Sorry, but this is not a tail recursive call. There is some computation involved (the addition) after the inner call to sum! The continuation of the inner call to sum is not the continuation of the called sum.

In other words, the equivalent in languages or implementations claiming to know about tail recursion (Scheme, Ocaml) is not compiled like tail cails.

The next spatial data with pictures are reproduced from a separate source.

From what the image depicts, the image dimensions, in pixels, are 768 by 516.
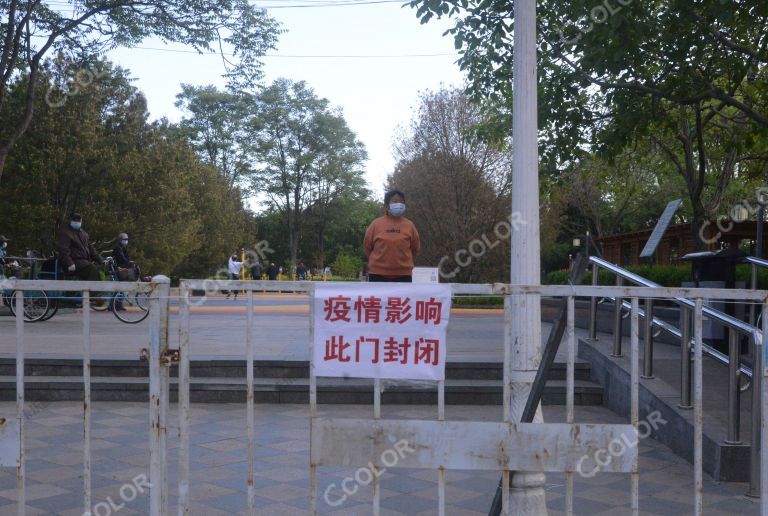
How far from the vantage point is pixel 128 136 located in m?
25.8

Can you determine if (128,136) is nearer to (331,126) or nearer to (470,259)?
(470,259)

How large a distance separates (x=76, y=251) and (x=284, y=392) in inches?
247

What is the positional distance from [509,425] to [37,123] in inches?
854

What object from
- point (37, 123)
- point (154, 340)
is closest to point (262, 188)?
point (37, 123)

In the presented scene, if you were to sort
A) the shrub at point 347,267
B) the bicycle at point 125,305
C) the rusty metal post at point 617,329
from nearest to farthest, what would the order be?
the rusty metal post at point 617,329 → the bicycle at point 125,305 → the shrub at point 347,267

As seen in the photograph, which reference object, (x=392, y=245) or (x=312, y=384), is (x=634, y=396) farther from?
(x=392, y=245)

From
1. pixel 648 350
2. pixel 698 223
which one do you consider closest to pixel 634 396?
pixel 648 350

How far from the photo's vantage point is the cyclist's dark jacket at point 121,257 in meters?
15.4

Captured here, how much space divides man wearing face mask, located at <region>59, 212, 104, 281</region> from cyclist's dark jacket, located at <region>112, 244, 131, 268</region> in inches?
103

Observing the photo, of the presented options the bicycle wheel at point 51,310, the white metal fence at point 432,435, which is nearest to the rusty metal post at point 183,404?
the white metal fence at point 432,435

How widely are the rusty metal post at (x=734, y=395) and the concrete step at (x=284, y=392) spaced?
8.48ft

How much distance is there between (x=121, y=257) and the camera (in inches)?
610

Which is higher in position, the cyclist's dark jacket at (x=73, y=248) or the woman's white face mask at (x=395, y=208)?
the woman's white face mask at (x=395, y=208)

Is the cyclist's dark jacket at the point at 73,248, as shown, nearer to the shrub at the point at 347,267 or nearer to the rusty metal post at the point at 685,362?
the rusty metal post at the point at 685,362
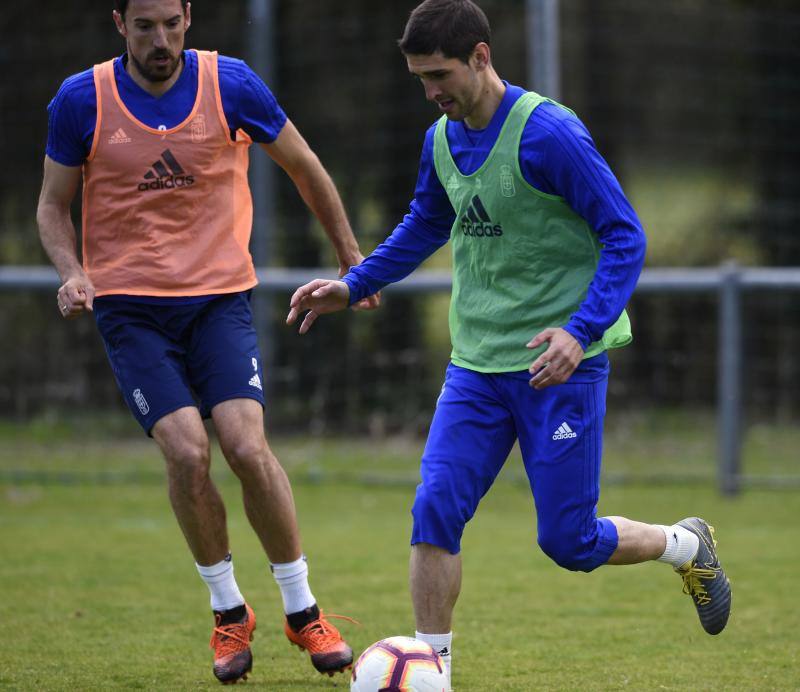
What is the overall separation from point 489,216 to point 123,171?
1.41 m

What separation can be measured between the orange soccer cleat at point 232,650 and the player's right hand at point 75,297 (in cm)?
122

So I believe that llvm should not handle something which is not a tail call like a tail call!

Hi,

int sum(int n)
{
return n + sum(n-1);
}

this recursion never stops.

Ciao,

Duncan.

Thanks for the clarifications (and unnecessary interruptions on your
time!). But one more query please!

This one generates optimized (computes the value) code:

unsigned sum(unsigned n)
{
if (n == 0)
return 0;
else
return n + sum(n-1);
}

where as this one generates a loop that adds up numbers:

int sum(int n)
{
if (n <= 0)
return 0;
else
return n + sum(n-1);
}

I'm guessing this is probably because the values will be different in
the overflow case -- is it?. Although changing the if condition to "if
(n <= 0 || n > 10)" also generates the loop.